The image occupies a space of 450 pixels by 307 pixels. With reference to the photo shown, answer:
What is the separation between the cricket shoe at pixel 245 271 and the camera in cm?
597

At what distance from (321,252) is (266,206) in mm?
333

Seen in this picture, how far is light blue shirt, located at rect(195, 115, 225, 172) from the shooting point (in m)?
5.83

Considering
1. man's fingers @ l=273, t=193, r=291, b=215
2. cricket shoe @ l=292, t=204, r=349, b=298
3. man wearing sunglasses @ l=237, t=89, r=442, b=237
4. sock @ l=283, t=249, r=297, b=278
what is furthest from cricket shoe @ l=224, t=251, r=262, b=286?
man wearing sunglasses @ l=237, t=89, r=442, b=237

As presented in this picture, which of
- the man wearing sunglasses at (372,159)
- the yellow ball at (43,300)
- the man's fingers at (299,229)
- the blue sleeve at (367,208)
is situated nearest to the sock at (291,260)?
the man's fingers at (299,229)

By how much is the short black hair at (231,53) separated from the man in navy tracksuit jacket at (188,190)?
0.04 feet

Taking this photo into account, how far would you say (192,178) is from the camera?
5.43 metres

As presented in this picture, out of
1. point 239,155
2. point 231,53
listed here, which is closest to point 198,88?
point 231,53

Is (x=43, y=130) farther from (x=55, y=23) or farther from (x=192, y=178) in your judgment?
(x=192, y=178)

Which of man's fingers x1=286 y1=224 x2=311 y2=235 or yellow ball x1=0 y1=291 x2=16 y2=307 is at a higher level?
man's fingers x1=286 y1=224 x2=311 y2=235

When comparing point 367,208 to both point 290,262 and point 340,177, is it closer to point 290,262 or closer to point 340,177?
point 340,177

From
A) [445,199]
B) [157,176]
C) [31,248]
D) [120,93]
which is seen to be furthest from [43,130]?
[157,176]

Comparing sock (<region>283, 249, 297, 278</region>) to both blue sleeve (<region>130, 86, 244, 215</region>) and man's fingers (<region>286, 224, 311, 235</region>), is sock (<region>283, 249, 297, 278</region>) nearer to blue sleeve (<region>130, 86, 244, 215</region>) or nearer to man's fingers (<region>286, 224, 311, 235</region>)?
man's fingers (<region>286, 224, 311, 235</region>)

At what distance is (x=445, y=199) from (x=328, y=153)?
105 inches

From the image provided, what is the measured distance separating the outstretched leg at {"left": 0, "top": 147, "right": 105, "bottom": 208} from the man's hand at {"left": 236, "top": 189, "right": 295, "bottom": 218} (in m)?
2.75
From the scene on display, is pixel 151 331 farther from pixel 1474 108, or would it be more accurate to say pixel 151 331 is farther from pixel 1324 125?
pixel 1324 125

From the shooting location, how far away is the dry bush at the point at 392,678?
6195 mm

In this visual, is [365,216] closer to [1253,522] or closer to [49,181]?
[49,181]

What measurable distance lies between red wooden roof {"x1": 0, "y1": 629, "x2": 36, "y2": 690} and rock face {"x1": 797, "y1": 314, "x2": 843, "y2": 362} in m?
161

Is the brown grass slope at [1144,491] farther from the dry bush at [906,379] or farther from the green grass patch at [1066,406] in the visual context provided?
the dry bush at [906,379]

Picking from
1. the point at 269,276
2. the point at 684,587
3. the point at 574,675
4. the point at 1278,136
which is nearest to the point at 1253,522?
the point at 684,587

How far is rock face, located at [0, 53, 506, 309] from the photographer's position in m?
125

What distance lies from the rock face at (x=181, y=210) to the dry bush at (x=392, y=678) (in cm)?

========

● **INSTRUCTION**
Render every line of the listing above as a Markdown table with two columns, Row and Line. Number the rows consecutively and omit blank lines.

● **OUTPUT OF THE TASK**
| Row | Line |
|---|---|
| 1 | The image occupies a space of 450 pixels by 307 pixels. With reference to the photo shown, answer: |
| 2 | What is the separation between the cricket shoe at pixel 245 271 and the camera in cm? |
| 3 | 597 |
| 4 | At what distance from (321,252) is (266,206) in mm? |
| 5 | 333 |
| 6 | Seen in this picture, how far is light blue shirt, located at rect(195, 115, 225, 172) from the shooting point (in m)? |
| 7 | 5.83 |
| 8 | Considering |
| 9 | 1. man's fingers @ l=273, t=193, r=291, b=215 |
| 10 | 2. cricket shoe @ l=292, t=204, r=349, b=298 |
| 11 | 3. man wearing sunglasses @ l=237, t=89, r=442, b=237 |
| 12 | 4. sock @ l=283, t=249, r=297, b=278 |
| 13 | what is furthest from cricket shoe @ l=224, t=251, r=262, b=286? |
| 14 | man wearing sunglasses @ l=237, t=89, r=442, b=237 |
| 15 | As presented in this picture, which of |
| 16 | - the man wearing sunglasses at (372,159) |
| 17 | - the yellow ball at (43,300) |
| 18 | - the man's fingers at (299,229) |
| 19 | - the blue sleeve at (367,208) |
| 20 | is situated nearest to the sock at (291,260)? |
| 21 | the man's fingers at (299,229) |
| 22 | By how much is the short black hair at (231,53) separated from the man in navy tracksuit jacket at (188,190)? |
| 23 | 0.04 feet |
| 24 | Taking this photo into account, how far would you say (192,178) is from the camera? |
| 25 | 5.43 metres |
| 26 | As presented in this picture, out of |
| 27 | 1. point 239,155 |
| 28 | 2. point 231,53 |
| 29 | listed here, which is closest to point 198,88? |
| 30 | point 231,53 |
| 31 | Is (x=43, y=130) farther from (x=55, y=23) or farther from (x=192, y=178) in your judgment? |
| 32 | (x=192, y=178) |
| 33 | Which of man's fingers x1=286 y1=224 x2=311 y2=235 or yellow ball x1=0 y1=291 x2=16 y2=307 is at a higher level? |
| 34 | man's fingers x1=286 y1=224 x2=311 y2=235 |
| 35 | When comparing point 367,208 to both point 290,262 and point 340,177, is it closer to point 290,262 or closer to point 340,177? |
| 36 | point 340,177 |
| 37 | From |
| 38 | A) [445,199] |
| 39 | B) [157,176] |
| 40 | C) [31,248] |
| 41 | D) [120,93] |
| 42 | which is seen to be furthest from [43,130]? |
| 43 | [157,176] |
| 44 | Comparing sock (<region>283, 249, 297, 278</region>) to both blue sleeve (<region>130, 86, 244, 215</region>) and man's fingers (<region>286, 224, 311, 235</region>), is sock (<region>283, 249, 297, 278</region>) nearer to blue sleeve (<region>130, 86, 244, 215</region>) or nearer to man's fingers (<region>286, 224, 311, 235</region>)? |
| 45 | man's fingers (<region>286, 224, 311, 235</region>) |
| 46 | At what distance is (x=445, y=199) from (x=328, y=153)? |
| 47 | 105 inches |
| 48 | From the image provided, what is the measured distance separating the outstretched leg at {"left": 0, "top": 147, "right": 105, "bottom": 208} from the man's hand at {"left": 236, "top": 189, "right": 295, "bottom": 218} (in m)? |
| 49 | 2.75 |
| 50 | From the scene on display, is pixel 151 331 farther from pixel 1474 108, or would it be more accurate to say pixel 151 331 is farther from pixel 1324 125? |
| 51 | pixel 1324 125 |
| 52 | From the shooting location, how far away is the dry bush at the point at 392,678? |
| 53 | 6195 mm |
| 54 | In this visual, is [365,216] closer to [1253,522] or closer to [49,181]? |
| 55 | [49,181] |
| 56 | What measurable distance lies between red wooden roof {"x1": 0, "y1": 629, "x2": 36, "y2": 690} and rock face {"x1": 797, "y1": 314, "x2": 843, "y2": 362} in m? |
| 57 | 161 |
| 58 | Is the brown grass slope at [1144,491] farther from the dry bush at [906,379] or farther from the green grass patch at [1066,406] in the visual context provided? |
| 59 | the dry bush at [906,379] |
| 60 | Picking from |
| 61 | 1. the point at 269,276 |
| 62 | 2. the point at 684,587 |
| 63 | 3. the point at 574,675 |
| 64 | 4. the point at 1278,136 |
| 65 | which is nearest to the point at 1253,522? |
| 66 | the point at 684,587 |
| 67 | How far is rock face, located at [0, 53, 506, 309] from the photographer's position in m? |
| 68 | 125 |
| 69 | What distance lies from the rock face at (x=181, y=210) to the dry bush at (x=392, y=678) (in cm)? |